Teachers have been warned against using live-stream technology to run classes from home, but one school running lessons virtually says they feel it keeps children safer.

The National Education Union issued guidance this week on distance learning, saying it “cannot be business as usual” while schools are closed, warning online lessons should be kept “to a minimum”.

Mary Bousted, the union’s joint general secretary, said: “Teachers cannot be working as though they are sat in front of a class, and children cannot be expected to be able to study full time with online resources.”

Part of the secondary school guidance states teachers should only live-stream lessons from their homes, or engage in video-calling, in “exceptional circumstances” with the parent.

Concerns include teachers’ online safety, for example the opportunity for screengrabs to be taken of a staff member.

A survey of more than 6,700 respondents by pollsters Teacher Tapp last week showed 64 per cent of schools were using an online learning platform to set or collect work.

Just two per cent of state schools were using live video conferencing, compared to 28 per cent of private schools.

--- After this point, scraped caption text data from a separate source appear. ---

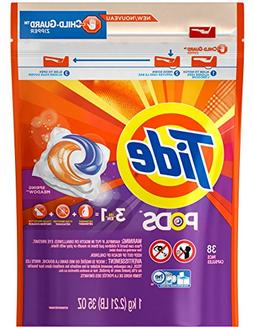 Tide Spring Meadow, 3 in 1 Detergent + Stain Remover + Color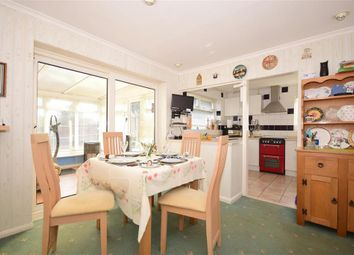 Thumbnail 4 bed detached house for sale in Coniston Road, Folkestone, Kent
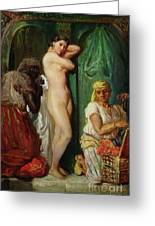The Bath In The Harem Greeting Card by Theodore Chasseriau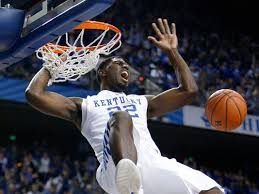 uk basketball schedule broadcast kentucky basketball sneak peek at 2015 16 cats practice to come on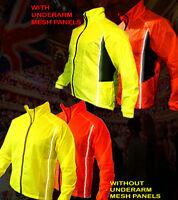 HIGH VISIBILITY /HI VIZ WATERPROOF CYCLING JACKET, FREE SAME DAY LONDON DELIVERY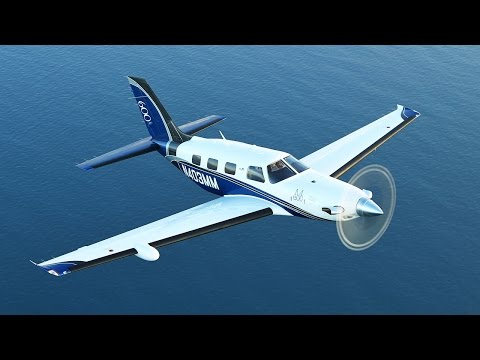 Piper Expands M-Class With New M600 and M350 – AINtv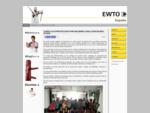 EWTO - WingTsun y Escrima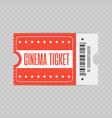 red cinema ticket vector image vector image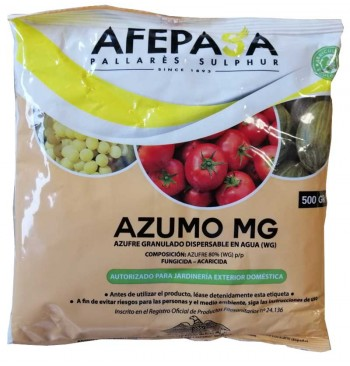 Fungicida-acaricida Azumo-MG 500g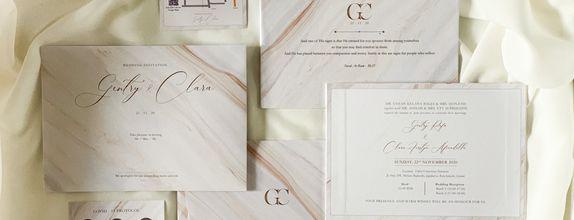 Gentry & Clara - Single Hardcover Wedding Invitation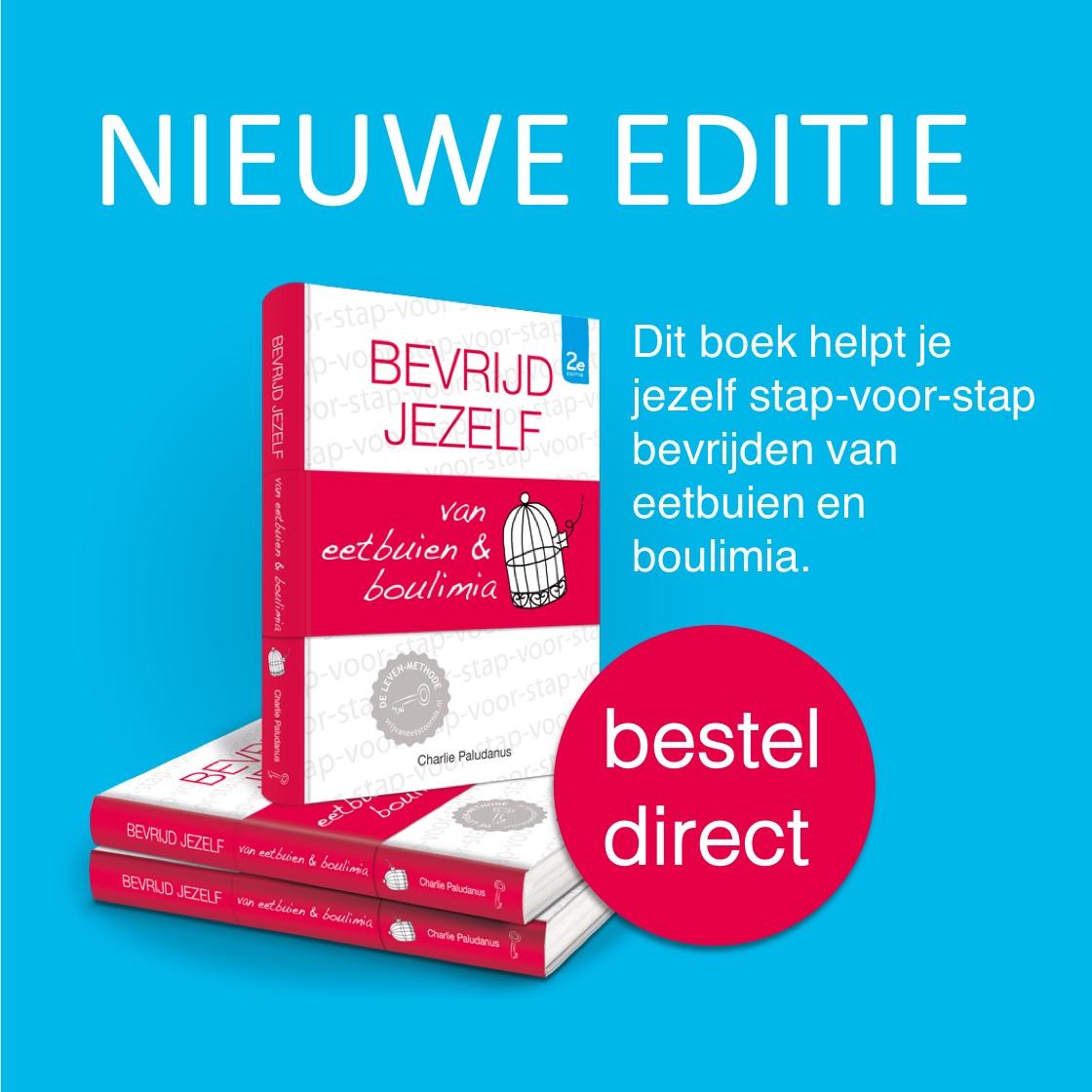Afbeelding van nieuwe editie boek bevrijd jezelf van eetbuien & boulimia,  korte omschrijving inhoud boek en mogelijkheid tot direct bestellen.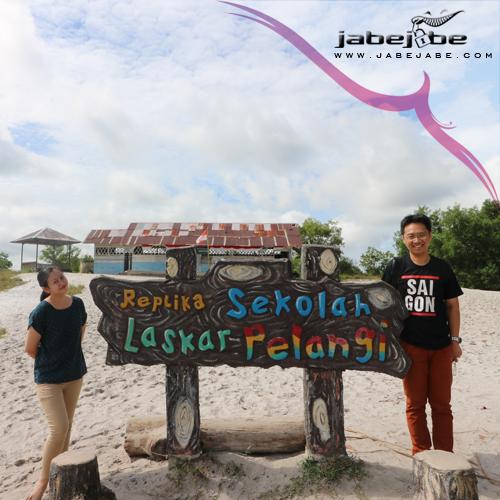 Nikmati Liburan Di Belitung Dalam Paket Promo Tour Belitung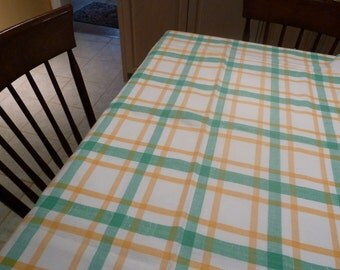 Country Kitchen tablecloth / Rectangular tablecloth / French Country Provincial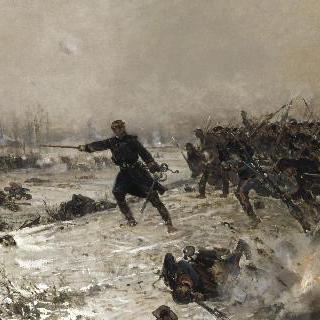 슈느비에 전투에서 지휘를 맡은 카라용 라투르 연대장
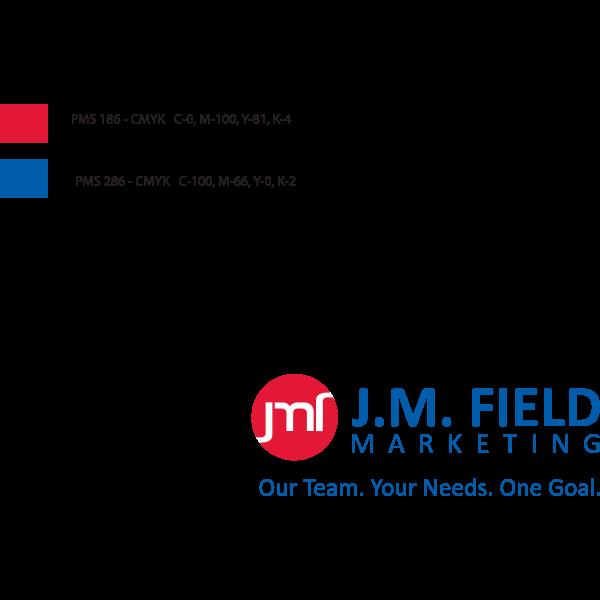 JM Field Marketing Logo ,Logo , icon , SVG JM Field Marketing Logo
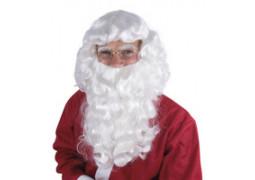 Perruque et barbe de Père Noël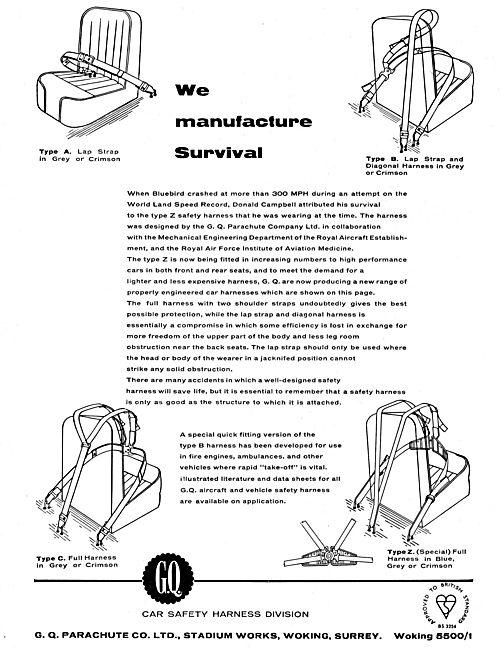 GQ Parachute Type A Aircraft Passenger Seat Lap Strap
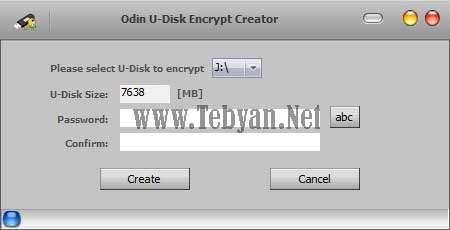 قفل گذاری بر روی فلش و حافظه های همراه با Odin U Disk Encrypt Creator v7.6.2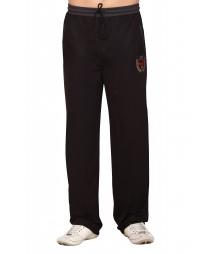 Royal TP01 Black Track Pant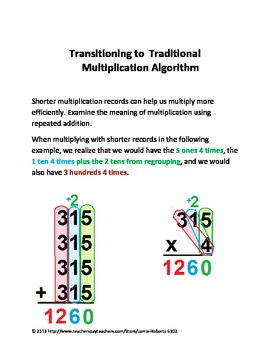 Transitioning From Area Model to Traditional Multiplication Algorithm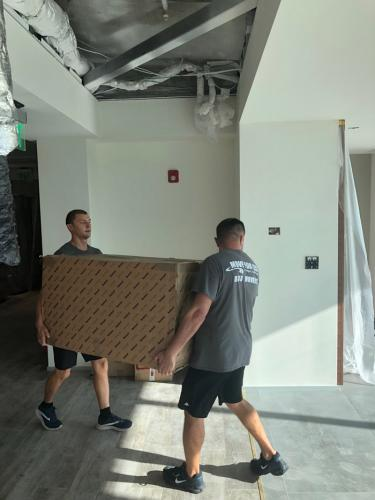 Our Miami local moving crew is always here to help you.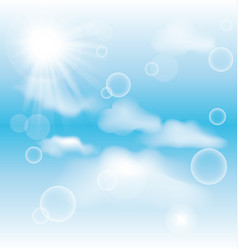 sky with clouds and radiating sun background vector image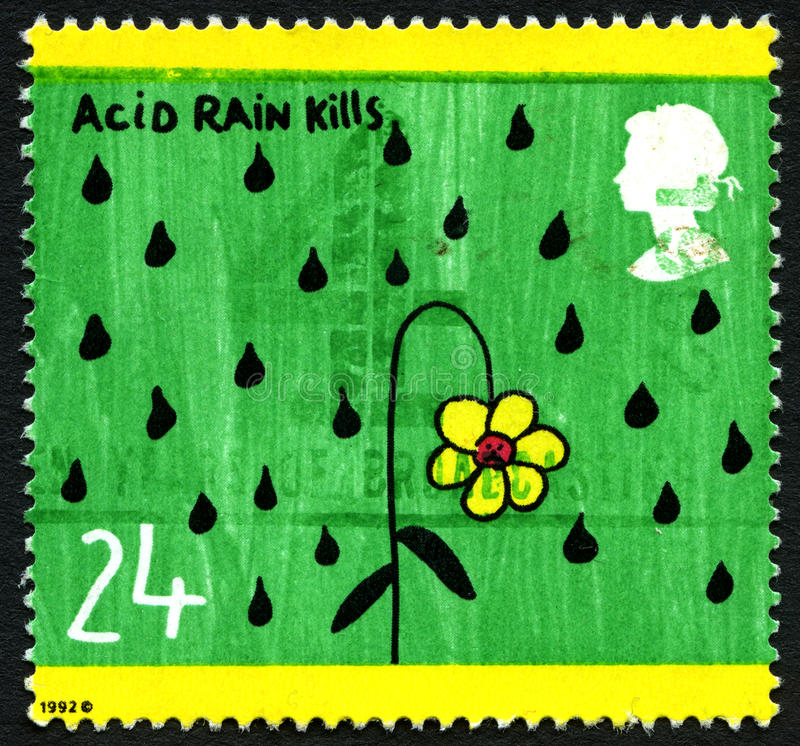 La pioggia acida uccide il francobollo BRITANNICO fotografia stock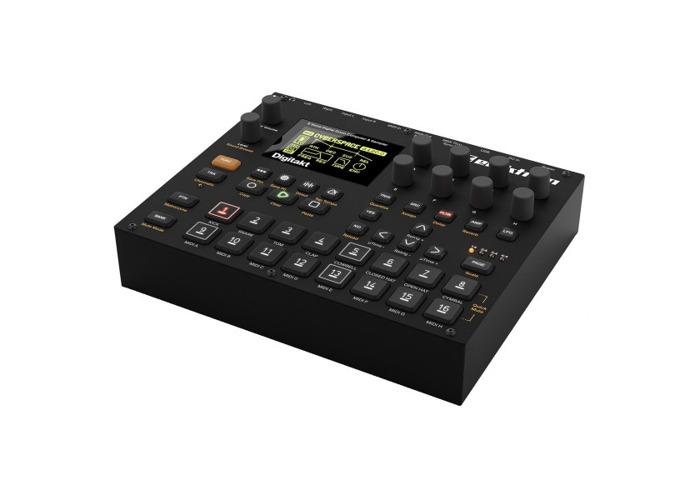 Elektron Digitakt 8 Voice Digital Drum Machine & Sampler - 1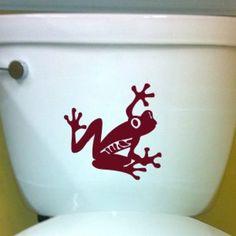 Tree Frog DECAL- toilet Home Decor, Vinyl Wall Art, Shower, Bathroom, | EyvalDecal - Housewares on ArtFire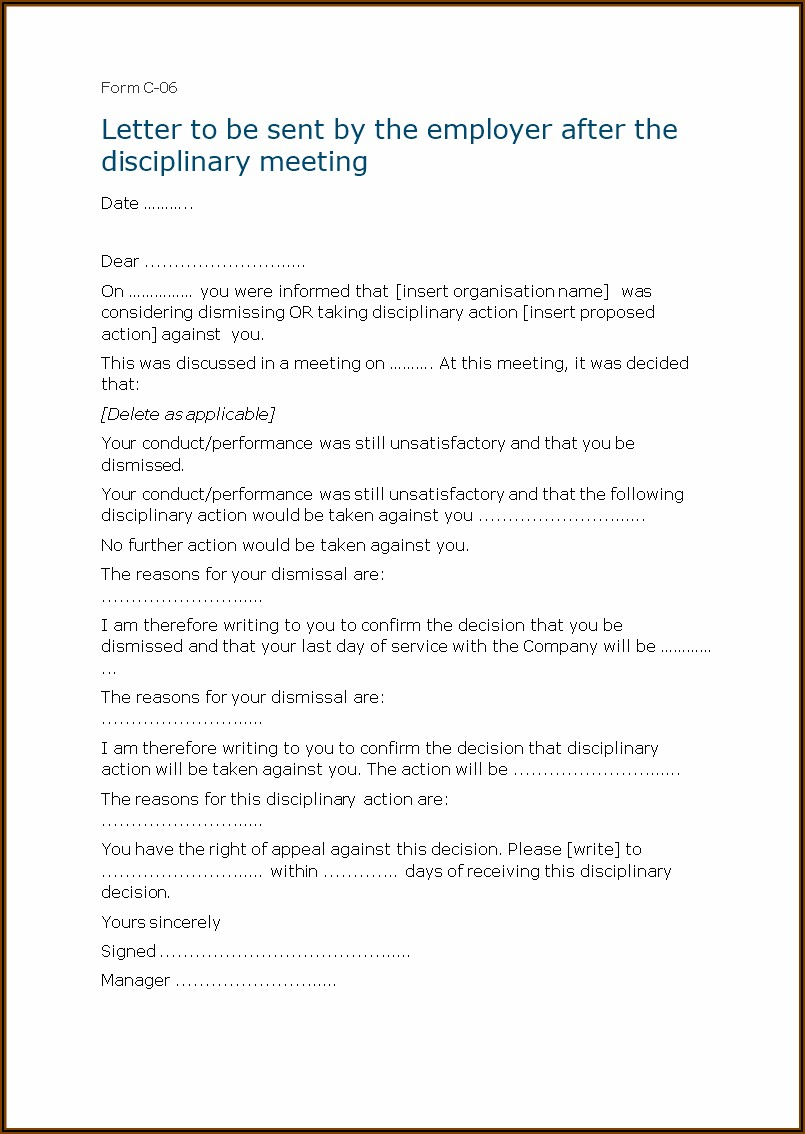Template Of Disciplinary Letter To An Employee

But eight per cent of all schools used online chatting, while 19 per cent provided online video clips.

Geoff Barton, general secretary at the Association of College and School Leaders, urged “caution” over live-streaming lessons, but said teachers will know their groups “better than anybody” and are “best placed to make a judgement on the use of these platforms”.

He said it can be “problematic when used with groups which may be difficult to marshal, have varying levels of engagement, and in which individuals may find ways to abuse the technology”.

Staff at King’s Leadership Academy, a free secondary school in Warrington, were consulted on potential live-steaming plans before school closures were announced.

The school uses video call platform Zoom, which they say meets safeguarding requirements because they can enable security settings and give teachers the option to turn off the camera.

All children are given secure digital tablets already as part of the school’s model.

Vice principal Katie Sharp said unions were “right maybe to bring this up, if staff and children aren’t protected then live streaming I suppose can be problematic”.

The FBI has issued a warning over “zoom-bombing” in America, where conferences were hijacked and disrupted by pornographic or hate images.

Anne Longfield, the children’s commissioner, said as popularity of video conferencing has grown, so has “concern for how secure the services are”.

When using the Zoom service, she recommended locking the classroom – so no one else can join – using the “virtual waiting room” feature, and stopping private messaging.

Sharp added: “We’ve had this in the pipeline for weeks where things were being checked, safeguarding measures – we worked with the local authority to tell them what we are doing, to get them to proof read our policies and make sure all those structures are in place so it is safe and manageable for all involved.”

Sharp also said that live-streaming could be a “deterrent” to parents who don’t keep children safe at home.

When asked about pupils taking screengrabs of staff, the school said pupils had online etiquette lessons about using the system and have “strong social norms to encourage professional behaviour”.

But many schools aren’t using it – particularly primaries. Ottery St Mary Primary School, in Devon, uses live-streaming for staff calls only, with Google Classroom for pupils’ communication.

Issues for them include lack of good internet access, parents having to deliver different curriculums for children in different years, and safeguarding concerns.

Assistant head teacher Frankie Finlay said: “There is a big difference in that we are primary, and I think that’s probably crucial to it.

“We didn’t want to add layers of new things or look into new technology or jump into something different.”

The NEU’s guidance states “online lessons are not desirable for primary children as the teacher-pupil interaction is not easily replicated”.